PALMA.- La Fiscalía de Palma pidió ayer
una condena de doce años de prisión para
J.M.M., un hombre de 41 años acusado de
violar a su casera. El hombre se declaró
inocente ante el tribunal de la Audiencia
de Palma que le juzgó ayer por unos hechos
ocurridos en la mañana del pasado 26 de
abril en Palma.
El fiscal sostiene
que el día de los hechos el acusado acudió
al banco para obtener 600 euros y pagar a
su casera el alquiler de un piso, ubicado
en la calle Prunes, en el que llevaba dos
meses viviendo. La acusación sostiene que
el hombre se arrepintió al poco tiempo de
haberle entregado el dinero a la dueña de
la vivienda y le exigió que se lo
devolviera.
Según afirmó la víctima
ante el tribunal, el inquilino le propinó
varios golpes para atemorizarla y para que
le entregara los 600 euros y acto seguido
sacó una navaja, se la colocó en el cuello
y le dijo que la iba a violar.
La
mujer relató que su inquilino comenzó a
tocarle y besarle en los pechos, tras lo
cual le bajó las bragas y le metió varios
dedos en la vagina. La víctima se quedó
paralizada ante el temor de que pudiera
clavarle el cuchillo, pero al poco tiempo
comenzó a gritar, lo cual asustó al
acusado, que pensó que algún vecino los
podría haber oído y entrar en la casa de
modo que optó por liberar a la mujer y
marcharse.
En el momento de
producirse los hechos, la mujer estaba
cuidando de sus dos nietos.
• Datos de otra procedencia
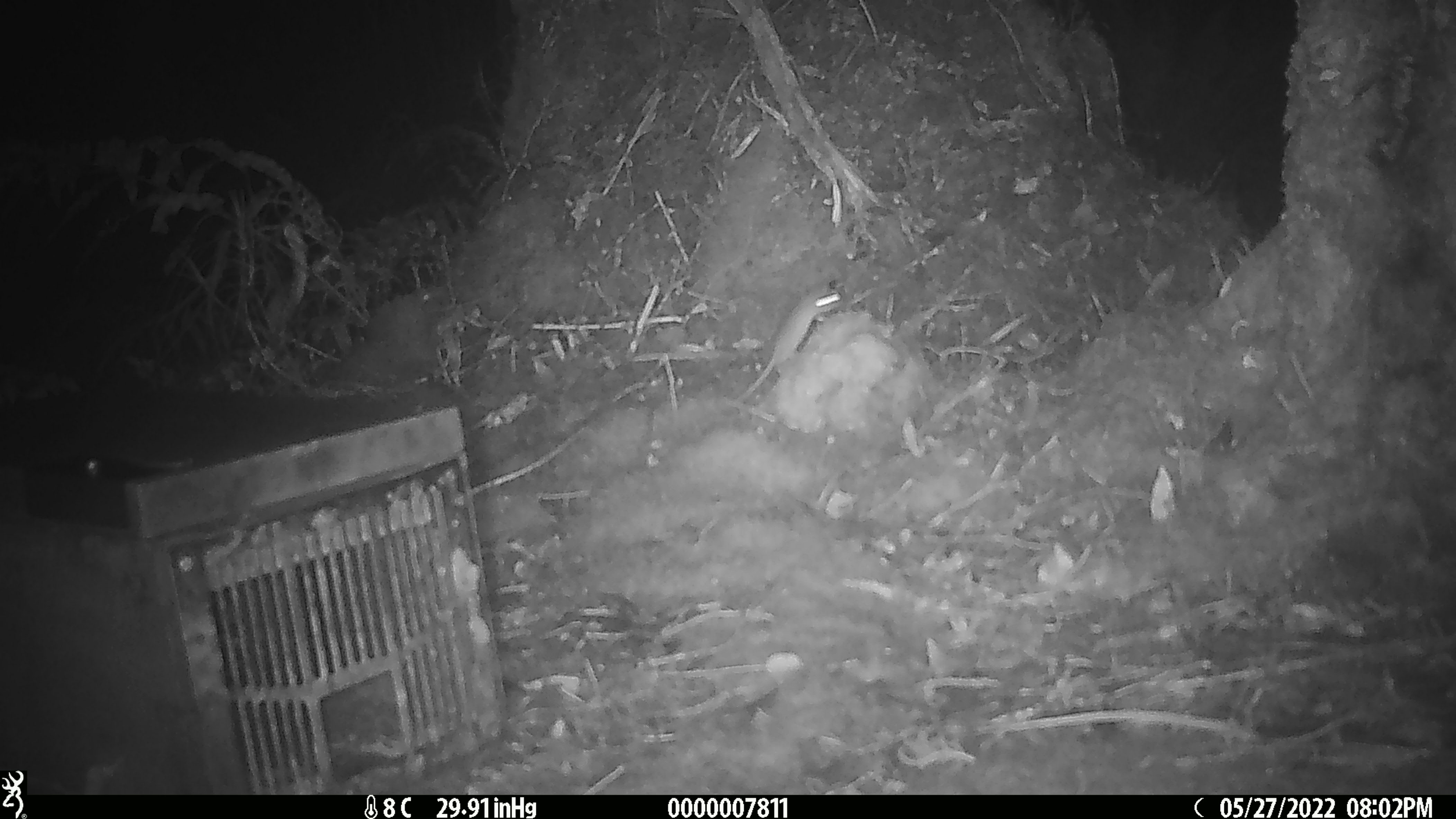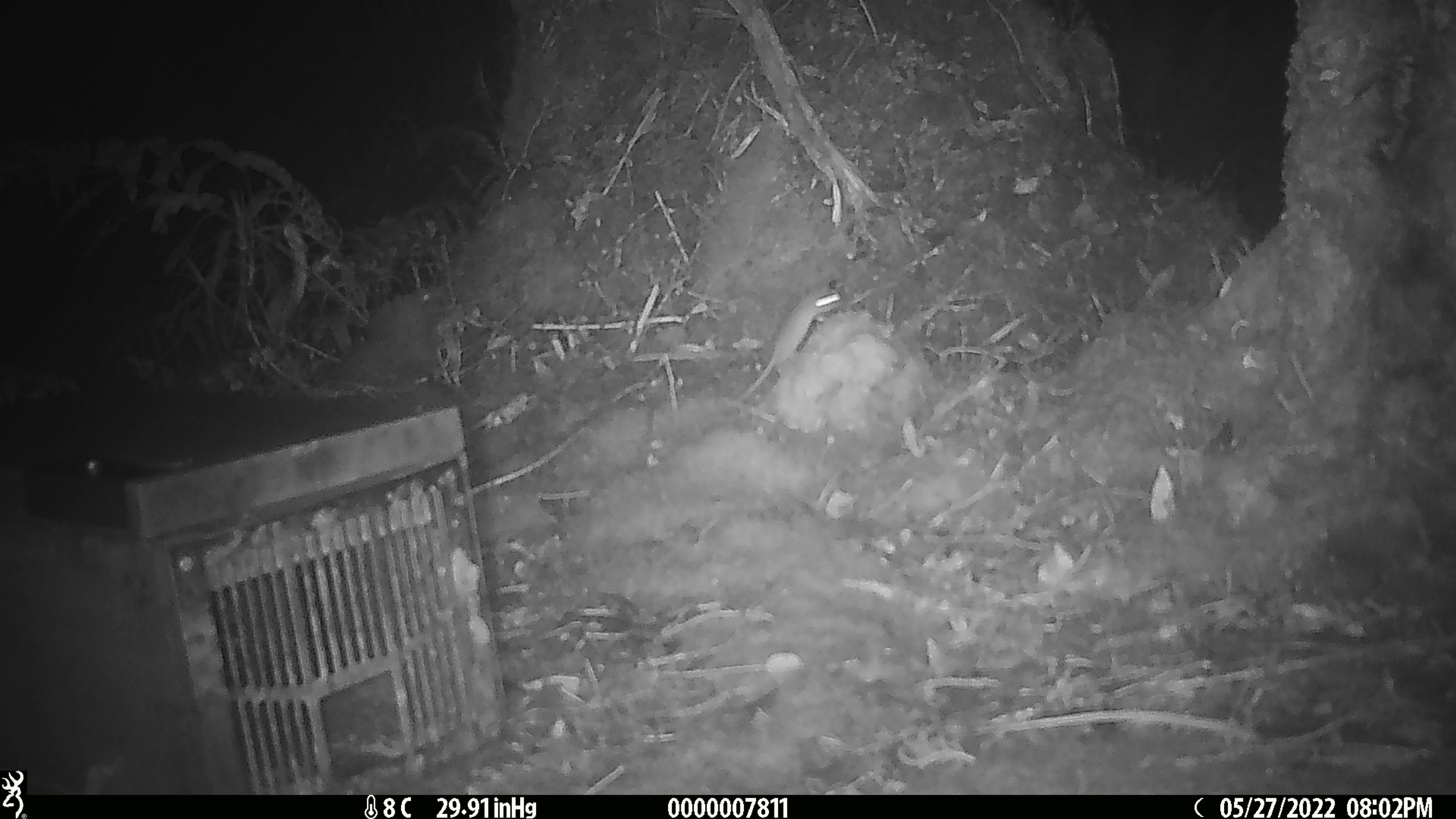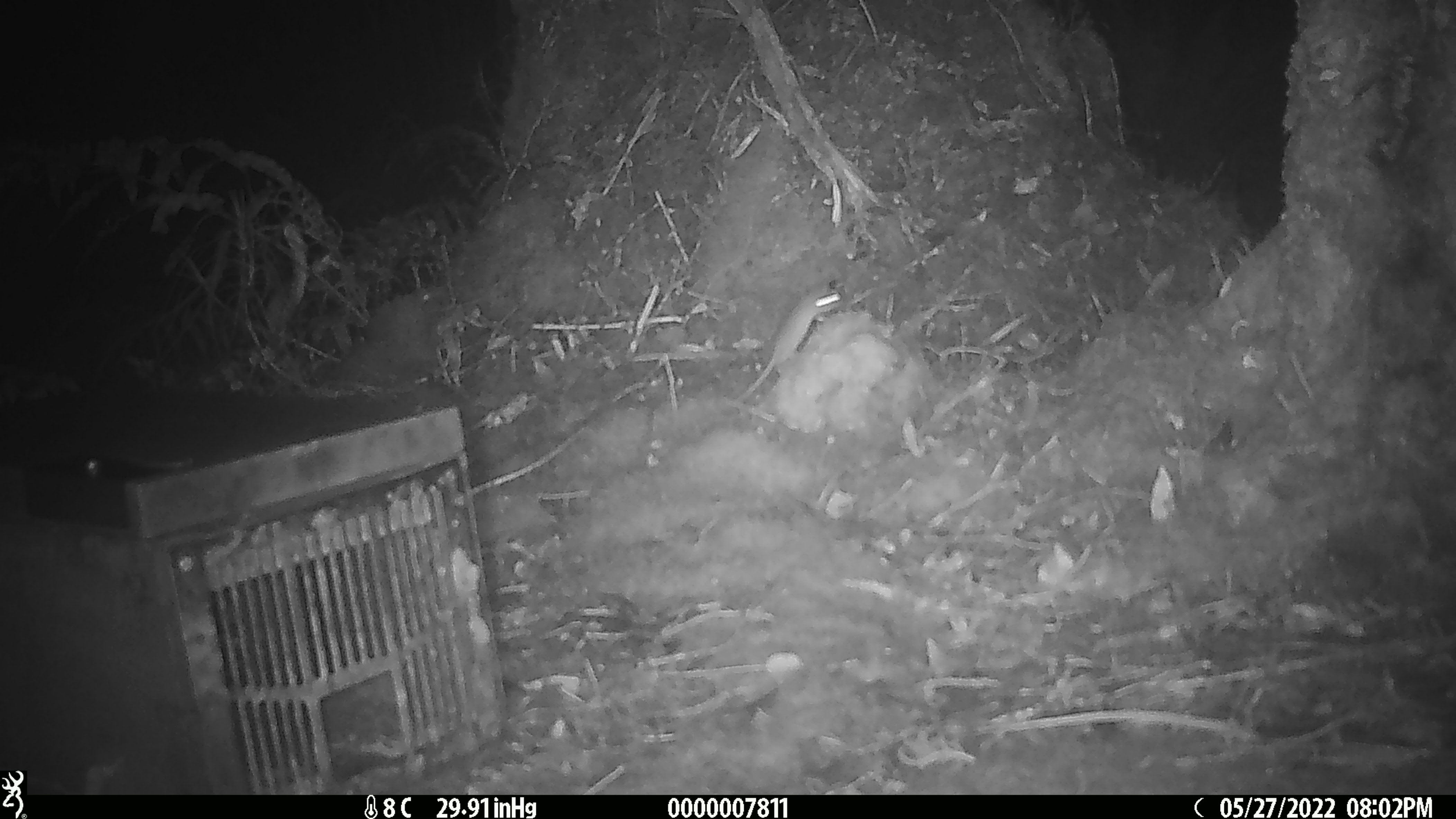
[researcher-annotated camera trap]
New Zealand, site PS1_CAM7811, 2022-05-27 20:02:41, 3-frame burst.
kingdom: Animalia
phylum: Chordata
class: Mammalia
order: Rodentia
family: Muridae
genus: Mus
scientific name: Mus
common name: mouse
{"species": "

El mayor de
ellos, de dos años de edad, presenció como
el inquilino forcejeaba con su abuela.
El acusado negó su implicación en
los hechos y sostuvo que ese día se marchó
a Menorca, pero que antes de marcharse
acudió al médico porque seguía un
tratamiento de metadona. El hombre fue
detenido en Menorca un mes después de haber
ocurrido los hechos.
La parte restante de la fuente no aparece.